Objectif de l'exercice — Extrayez mot pour mot l'intégralité de l'extrait consacré à l'extradition du requérant italien.

Extrait du document —

+ + +

Le requérant est un ressortissant italien condamné en 1992 par coutumace par une cour d'appel italienne à 30 ans de réclusion. En 2014, il a été arrêté en Allemagne, sur le fondement d'un mandat d'arrêt européen émis par l'Italie. Pendant la procédure d'extradition, il a notamment allégué que la procédure pénale italienne ne lui ouvrait pas la possibilité de faire valoir de nouveaux moyens de preuves. La Cour d'appel de Düsseldorf saisie de cette question a néanmoins estimé que l'extradition devait être accordée. Cette décision a été déférée au contrôle de la Cour constitutionnelle fédérale qui a considéré que la décision de la Cour d'appel portait atteinte aux droits que le requérant tire de l'article 1 alinéa 1 de la Loi fondamentale, qui pose le principe de l'intangibilité de la dignité de l'être humain et met à charge des pouvoirs publics l'obligation d'en assurer le respect et la protection.

+ + +

(Entrées de questions spatiales)
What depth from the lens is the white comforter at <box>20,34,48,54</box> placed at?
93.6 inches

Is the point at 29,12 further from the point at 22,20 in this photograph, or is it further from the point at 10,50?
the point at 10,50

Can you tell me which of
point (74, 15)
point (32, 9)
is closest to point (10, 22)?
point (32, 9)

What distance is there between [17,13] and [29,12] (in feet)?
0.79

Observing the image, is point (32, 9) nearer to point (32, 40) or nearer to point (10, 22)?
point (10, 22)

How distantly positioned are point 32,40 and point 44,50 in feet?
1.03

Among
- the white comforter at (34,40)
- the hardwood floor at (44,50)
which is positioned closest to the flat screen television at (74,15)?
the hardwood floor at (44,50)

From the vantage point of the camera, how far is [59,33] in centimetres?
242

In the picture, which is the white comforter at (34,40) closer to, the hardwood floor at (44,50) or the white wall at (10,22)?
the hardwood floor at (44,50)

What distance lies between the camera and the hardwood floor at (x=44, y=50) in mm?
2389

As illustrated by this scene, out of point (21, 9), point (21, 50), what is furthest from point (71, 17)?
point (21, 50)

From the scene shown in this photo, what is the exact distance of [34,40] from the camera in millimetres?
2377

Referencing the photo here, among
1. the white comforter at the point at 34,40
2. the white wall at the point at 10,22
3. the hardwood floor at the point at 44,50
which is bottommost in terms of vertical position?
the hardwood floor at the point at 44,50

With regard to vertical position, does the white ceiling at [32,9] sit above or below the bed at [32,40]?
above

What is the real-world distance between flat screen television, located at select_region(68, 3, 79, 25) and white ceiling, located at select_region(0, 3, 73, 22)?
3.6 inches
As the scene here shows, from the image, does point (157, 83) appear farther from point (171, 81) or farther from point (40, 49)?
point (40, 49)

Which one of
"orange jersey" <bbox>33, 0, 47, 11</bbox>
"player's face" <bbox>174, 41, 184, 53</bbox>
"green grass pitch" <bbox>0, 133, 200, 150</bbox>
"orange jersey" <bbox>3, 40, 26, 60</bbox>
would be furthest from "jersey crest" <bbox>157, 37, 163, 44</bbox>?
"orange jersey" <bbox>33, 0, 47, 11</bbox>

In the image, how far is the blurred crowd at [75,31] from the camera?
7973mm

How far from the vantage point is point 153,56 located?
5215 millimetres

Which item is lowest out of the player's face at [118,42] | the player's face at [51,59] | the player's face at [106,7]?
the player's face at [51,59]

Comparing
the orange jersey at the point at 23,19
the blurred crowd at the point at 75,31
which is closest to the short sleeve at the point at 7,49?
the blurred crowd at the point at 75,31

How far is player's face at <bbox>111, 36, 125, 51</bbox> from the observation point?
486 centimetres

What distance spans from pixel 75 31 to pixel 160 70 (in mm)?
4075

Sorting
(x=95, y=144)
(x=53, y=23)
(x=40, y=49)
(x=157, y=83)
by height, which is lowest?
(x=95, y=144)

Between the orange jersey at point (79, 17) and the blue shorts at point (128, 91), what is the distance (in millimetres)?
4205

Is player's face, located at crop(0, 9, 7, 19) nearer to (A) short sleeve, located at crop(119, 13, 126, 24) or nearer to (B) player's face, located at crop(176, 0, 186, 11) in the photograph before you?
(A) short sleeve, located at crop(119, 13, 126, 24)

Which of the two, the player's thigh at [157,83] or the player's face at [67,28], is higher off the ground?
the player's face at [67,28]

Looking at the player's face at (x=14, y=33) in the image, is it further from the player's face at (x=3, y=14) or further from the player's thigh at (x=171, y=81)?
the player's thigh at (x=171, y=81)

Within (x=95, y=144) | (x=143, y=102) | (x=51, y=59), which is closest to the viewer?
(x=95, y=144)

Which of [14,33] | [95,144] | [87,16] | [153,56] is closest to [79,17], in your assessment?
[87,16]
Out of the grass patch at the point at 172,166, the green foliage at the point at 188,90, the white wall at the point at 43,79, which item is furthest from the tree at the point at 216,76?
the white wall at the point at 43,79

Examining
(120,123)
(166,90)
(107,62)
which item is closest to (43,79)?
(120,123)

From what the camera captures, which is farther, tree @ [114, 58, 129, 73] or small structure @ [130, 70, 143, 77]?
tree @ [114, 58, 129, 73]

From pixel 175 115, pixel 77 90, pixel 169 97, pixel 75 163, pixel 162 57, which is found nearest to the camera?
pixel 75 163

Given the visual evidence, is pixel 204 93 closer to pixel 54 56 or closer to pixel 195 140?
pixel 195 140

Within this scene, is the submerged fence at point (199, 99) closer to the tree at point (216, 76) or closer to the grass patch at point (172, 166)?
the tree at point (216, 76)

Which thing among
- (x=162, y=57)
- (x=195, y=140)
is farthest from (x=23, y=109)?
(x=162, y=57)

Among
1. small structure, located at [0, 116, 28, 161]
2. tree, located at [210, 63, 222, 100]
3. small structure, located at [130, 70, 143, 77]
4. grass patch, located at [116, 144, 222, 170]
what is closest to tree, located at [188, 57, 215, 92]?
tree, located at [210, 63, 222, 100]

+ + +

Résultat de l'exercice —
Le requérant est un ressortissant italien condamné en 1992 par coutumace par une cour d'appel italienne à 30 ans de réclusion. En 2014, il a été arrêté en Allemagne, sur le fondement d'un mandat d'arrêt européen émis par l'Italie. Pendant la procédure d'extradition, il a notamment allégué que la procédure pénale italienne ne lui ouvrait pas la possibilité de faire valoir de nouveaux moyens de preuves. La Cour d'appel de Düsseldorf saisie de cette question a néanmoins estimé que l'extradition devait être accordée. Cette décision a été déférée au contrôle de la Cour constitutionnelle fédérale qui a considéré que la décision de la Cour d'appel portait atteinte aux droits que le requérant tire de l'article 1 alinéa 1 de la Loi fondamentale, qui pose le principe de l'intangibilité de la dignité de l'être humain et met à charge des pouvoirs publics l'obligation d'en assurer le respect et la protection.